ポロックは寝付けない夜に近所を散歩して過ごしていたそうで、その体験から本作は悩ましい夜を表現していると言われています。本作では絵の具のほかにタバコの吸い殻、釘、画鋲、ボタン、コインなどが埋め込まれており、彼が崇拝していたピカソのコラージュからの影響が指摘されています。
インディアンレッドの地の壁画
出典:WikiART
「インディアンレッドの地の壁画」は183×243.5センチの大作で、1950年に住宅用の壁画として描かれました。赤褐色のキャンバスの上に、白、黒、黄色、銀色の絵の具の線としぶきが散らばっています。
一見衝動的で無秩序にも見えますが全体にはリズムがあり、ポロックは意識的にドリッピングの技法をコントロールしているように見えます。本作はポロックのキャリアの全盛期に描かれた作品として貴重であり、彼独自の技法の完成形とも言えます。
秋のリズム:ナンバー30
出典:WikiART
「秋のリズム:ナンバー30」は、ポロック全盛期の1950年に描かれた266.7×525.8センチに及ぶ大作で、ニューヨークのメトロポリタン美術館に所蔵されています。絵筆や棒に粘性のある絵の具を付けて垂らすポーリングの線描法が存分に発揮された作品で、本作は下塗りをしていないキャンバスを床に広げ、投げ縄を投げるような動作で描かれました。
白と黒を中心とした線が画面にリズムを作っており、書道を思わせるような絵の具の滴りや線の勢いが所々に見られます。ポロックは缶から直接絵の具を流しこむこともあったそうですが、本作では固まった絵の具の物質感と凹凸感も見ることができます。
収斂
出典:WikiART
「収斂」はポロックがアクション・ペインティングから脱却し、「ブラック・ペインティング」と呼ばれる新しい作風に移行した1952年に描かれた作品です。
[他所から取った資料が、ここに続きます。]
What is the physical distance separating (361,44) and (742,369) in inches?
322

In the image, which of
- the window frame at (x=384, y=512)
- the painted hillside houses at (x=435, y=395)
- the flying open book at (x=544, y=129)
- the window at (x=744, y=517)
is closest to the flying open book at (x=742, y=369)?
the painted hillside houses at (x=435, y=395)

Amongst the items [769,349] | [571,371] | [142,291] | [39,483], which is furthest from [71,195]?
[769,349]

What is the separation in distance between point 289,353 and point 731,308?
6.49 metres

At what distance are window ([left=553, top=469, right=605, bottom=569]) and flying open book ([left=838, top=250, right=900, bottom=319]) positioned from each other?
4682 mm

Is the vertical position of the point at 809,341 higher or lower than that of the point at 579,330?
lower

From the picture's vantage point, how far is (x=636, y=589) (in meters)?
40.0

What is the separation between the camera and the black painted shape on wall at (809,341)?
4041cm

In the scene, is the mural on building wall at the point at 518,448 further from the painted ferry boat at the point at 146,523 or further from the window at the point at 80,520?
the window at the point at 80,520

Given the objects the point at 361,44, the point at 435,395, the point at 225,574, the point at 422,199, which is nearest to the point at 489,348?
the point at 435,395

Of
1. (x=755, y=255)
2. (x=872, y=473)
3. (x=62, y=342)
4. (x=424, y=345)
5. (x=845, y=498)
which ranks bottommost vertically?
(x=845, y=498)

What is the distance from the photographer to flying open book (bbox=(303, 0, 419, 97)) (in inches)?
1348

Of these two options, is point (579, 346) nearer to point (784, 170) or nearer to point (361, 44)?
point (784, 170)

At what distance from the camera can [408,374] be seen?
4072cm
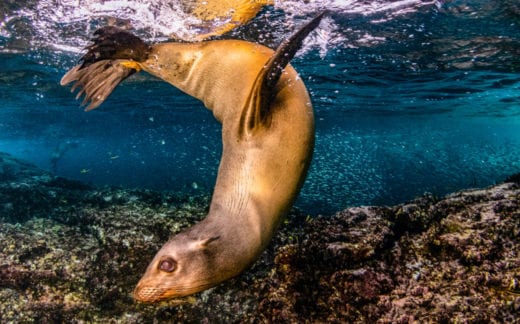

ドロッピングやポーリングを駆使して描かれた黒の勢いのある線の上に白、黄色、赤、青といった鮮やかな色彩が乱舞しています。所々に絵の具の滲みがあり、全盛期のアクション・ペインティングにはない効果と特徴が見受けられます。
No. 5, 1948
本作はポロックが1948年に制作した240×120センチの作品で、人工木材であるファイバーボードに光沢のあるエナメル絵の具で描かれました。灰色、茶色、白、黒、黄色の絵の具が凝縮された密度で散らばっており、まさにオール・オーヴァーの画面となっています。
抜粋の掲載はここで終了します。